Zone euro : le feuilleton de la crise

(Easybourse.com) Comment l'annonce d'un déficit plus lourd que prévu en Grèce, fin 2009, a-t-elle pu entraîner la chute de cinq gouvernements européens et plonger la zone euro dans la crise la plus grave de son histoire ? Retour sur un feuilleton qui a marqué l'année 2011 et dont le dénouement est espéré en 2012.

Les origines

Pour comprendre la crise de l’euro, il faut remonter à 2008. Cette année là, la chute de la banque Lehman Brothers entraîne une crise financière mondiale aux répercussions lourdes sur les économies européennes. La Grèce, comme d’autres états européens, tombe en récession en 2009. Mais c’est l’annonce par le gouvernement nouvellement élu de George Papandréou d’un déficit budgétaire beaucoup plus élevé que prévu – plus de 12% du PIB – qui attire l’attention des marchés et signe de début de la « crise grecque ».

Face à l’envolée des coûts d’emprunt d’Athènes sur les marchés, les pays membres de la zone euro décident de lui accorder un prêt de 110 milliards d’euros sur trois ans, avec l’aide du Fonds monétaire international (FMI), en échange de mesures de rigueur sans précédent. Malgré leurs efforts, la crise grecque se propage en 2010 à l’Irlande, contrainte de demander l’aide de ses partenaires (85 milliards) après avoir renfloué son secteur bancaire. Si, depuis, l’Irlande est parvenue à réduire son déficit public et à renouer avec la croissance, la Grèce continue d’inquiéter les marchés.

La contagion

Surtout, l’année 2011 a vu une propagation de la crise à d’autres pays européens. Premier à être touché, le Portugal a dû se résoudre à recourir à l'aide du Fonds monétaire international et de l'Union européenne qui lui ont octroyé un prêt de 78 milliards d'euros en échange, là aussi, d'un programme d'austérité draconien.

L'Italie et l'Espagne, respectivement troisième et quatrième économies de la zone euro, ont subi à leur tour la foudre des marchés et ces attaques ont eu raison des gouvernements italiens de Silvio Berlusconi et espagnol de José Luis Rodriguez Zapatero. Seule l'action de la Banque centrale européenne, qui a racheté de la dette de ces deux pays sur le marché secondaire, où s'échangent les titres déjà émis, a permis d'apaiser quelque peu les tensions.
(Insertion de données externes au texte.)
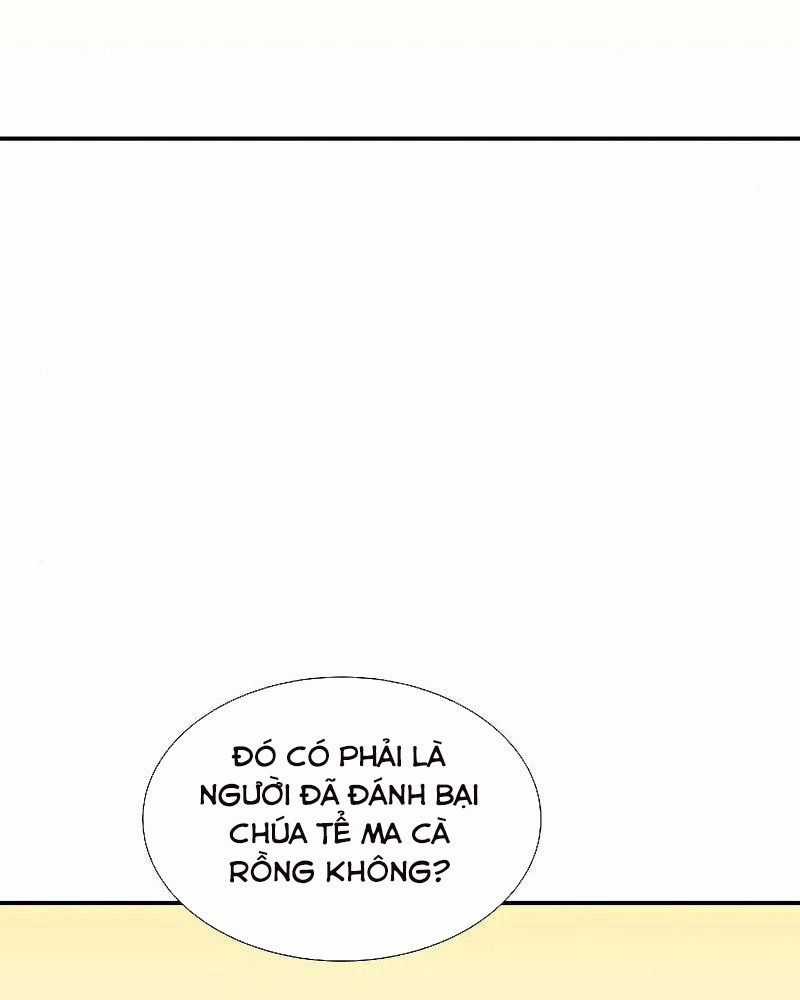 Tôi - Necromancer Cô Độc - Chương 36 - Trang 79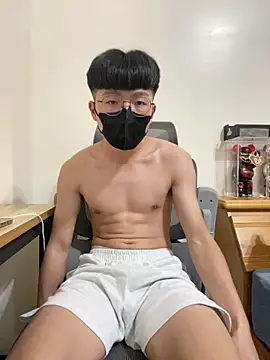 Allen20y online show from June 19, 2026, 3:27 pm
Enfin, phénomène encore impensable il y a un an, le coeur même de la zone euro, l'Allemagne et la France, a été frappé par la tempête: l'agence de notation Standard and Poor's envisage de retirer prochainement aux deux Etats leur précieuse note AAA, la meilleure possible, qui leur permet d'emprunter à des taux très attractifs.

2012, un nouveau pacte? 

Sentant la menace se rapprocher, Paris et Berlin multiplient les sommets et tentent de trouver une solution pérenne. Début décembre, ils ont obtenu que tous les pays de l'Union européenne, sauf la Grande-Bretagne, se soumettent à un contrôle de leurs budgets nationaux par les institutions européennes, qui pourront décider de sanctions en cas de déficits excessifs. Ce « pacte budgétaire » doit être signé en mars 2012. L’année qui s’ouvre verra également l’entrée en vigueur du Mécanisme européen de stabilité (MES), sorte de fonds de secours destiné à éviter que d’autres pays se retrouvent en difficulté.
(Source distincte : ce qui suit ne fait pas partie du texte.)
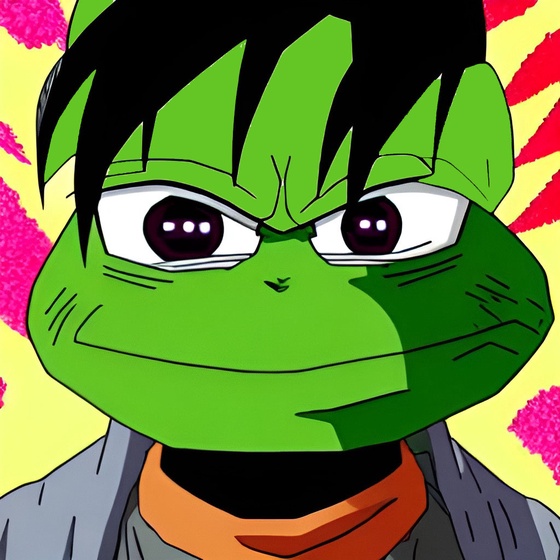 KFPEPE #76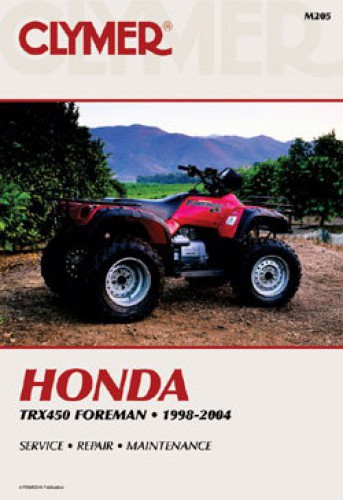 COMPLETE Carburetor&Primer&Choke Rebuild Kit For 1998-2004 Honda TRX 450 Foreman 
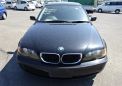  BMW 3-Series 1994 , 190000 , 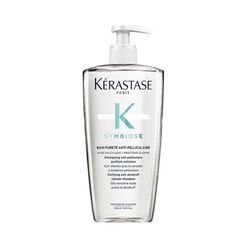 Bain Pureté Anti-Pelliculaire, , hi-res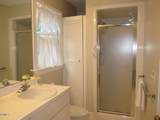 134 Channing Lane - Photo 15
Ces avancées vers une plus grande solidarité des Etats européens a permis d’éviter, jusqu’à présent, un éclatement de la zone euro. Toutefois les interrogations restent vives en ce début d’année 2012 sur la capacité des gouvernements à surmonter la crise. La bonne nouvelle est que, confrontés aux mêmes défis, ils pourraient se souvenir de leurs intérêts communs.